Natani I definitely think the way that I was approaching it changed. I was doing virtual studio visits rather than going in person or having seen the work in person. I was basing it off of images as well as conversations. And I think that

allowed me to actually connect really well with those artists. In general, I started to think more deeply about the way that the work was going to be interacted with. So there’s the in-person exhibition, that physical closeness to the work being installed if you’re a viewer going and seeing it in person, but then now there’s this other component that has always somewhat been there: images, documentation, PR, interviews—all those things have been at play for a while. But I think now with curatorial projects, as well as exhibition programming, I have really thought about the way that it translates across these different media. This also opens up accessibility too. And it still doesn’t necessarily replace that in-person experience, but I also think that it’s a tool that I’ve been able to really think about, and it was prompted by the pandemic.

Tavarus In your very active practice, you are the recipient of various fellowships and residencies. What has it been like navigating that activity during this time?

Natani Yeah. I guess like everything, it’s been somewhat challenging. There were some residencies I was planning to do in 2020 that were canceled and/or postponed, so I primarily worked from home. Then towards the end of 2020, I applied to a local residency in Oakland, with the support of This Will Take Time. And it was a one month or five week residency, where I had access to a studio space that was part of the MacArthur Building in Oakland, and an old shipping container that had been converted into a studio space. What was really nice about that was that I was the only one using this space at the time, so I could safely go there and work on my art and feel like I was having this studio practice that I was missing very much.

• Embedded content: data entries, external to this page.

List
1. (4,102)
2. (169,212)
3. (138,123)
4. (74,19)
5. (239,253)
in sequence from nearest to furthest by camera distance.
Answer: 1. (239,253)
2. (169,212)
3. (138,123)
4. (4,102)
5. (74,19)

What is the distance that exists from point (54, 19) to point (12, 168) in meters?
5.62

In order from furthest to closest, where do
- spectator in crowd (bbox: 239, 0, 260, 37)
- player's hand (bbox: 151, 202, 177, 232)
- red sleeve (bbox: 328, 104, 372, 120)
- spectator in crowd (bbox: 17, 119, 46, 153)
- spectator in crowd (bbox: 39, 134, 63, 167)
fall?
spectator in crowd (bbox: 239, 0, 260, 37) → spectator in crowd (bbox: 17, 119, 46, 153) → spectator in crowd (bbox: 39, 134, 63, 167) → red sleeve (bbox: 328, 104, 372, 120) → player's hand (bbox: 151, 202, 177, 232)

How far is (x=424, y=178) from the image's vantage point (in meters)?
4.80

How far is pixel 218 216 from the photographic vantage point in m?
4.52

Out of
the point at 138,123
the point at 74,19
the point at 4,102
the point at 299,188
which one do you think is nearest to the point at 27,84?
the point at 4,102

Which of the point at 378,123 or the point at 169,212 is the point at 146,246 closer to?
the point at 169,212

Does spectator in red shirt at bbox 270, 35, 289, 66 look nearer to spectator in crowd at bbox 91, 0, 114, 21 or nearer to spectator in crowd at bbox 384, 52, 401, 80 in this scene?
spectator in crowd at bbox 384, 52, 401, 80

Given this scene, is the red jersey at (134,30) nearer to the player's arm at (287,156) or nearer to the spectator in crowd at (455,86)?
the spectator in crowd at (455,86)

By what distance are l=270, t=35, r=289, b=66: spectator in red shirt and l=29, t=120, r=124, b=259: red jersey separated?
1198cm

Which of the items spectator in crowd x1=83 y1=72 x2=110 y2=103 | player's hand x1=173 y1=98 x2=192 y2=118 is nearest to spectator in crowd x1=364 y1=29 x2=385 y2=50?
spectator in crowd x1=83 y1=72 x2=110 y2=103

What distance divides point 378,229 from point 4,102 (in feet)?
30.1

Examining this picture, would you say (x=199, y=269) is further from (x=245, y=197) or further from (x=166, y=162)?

So yeah, residency-wise, I haven’t been able to travel, so some of these residences that might be out of state or are a bit harder to get to were the ones that were postponed. I’m staying local. I am doing a fellowship at Kala and that’s been nice as well. It’s located in Berkeley. You’re also doing the fellowship. So for me, it’s been really nice to also have that access to really state of the art facilities and the support from them. We do these checkins online, and then they have a lot of amazing programming as well. Definitely keeping my foot in the residencies and fellowships but also trying to stay local and be safe.

Tavarus Your practice is very interdisciplinary. You work in various visual languages and mediums. One of that being beadwork. I’m curious, did you make your earrings?

Natani I did not, but these were a graduation gift from my brothers when I graduated with my MFA. Actually, they gifted me these earrings as well as a matching necklace that I’m not wearing at the moment. But yeah, I can bead similarly. I work with seed beads. There are different sizes of seed beads. I tend to work with 12 or 15. And I’ve been beading ever since I was little. I learned from my sister and grew up kind of making things around the kitchen table. That’s how I always connected to it. It first started out as just this way to be all together and doing something productive and creative and expressive. And I was not thinking about it in this art capacity. But now I am definitely engaged in those conversations and invested in it. And yeah, beadwork, I love it. I love everything about it.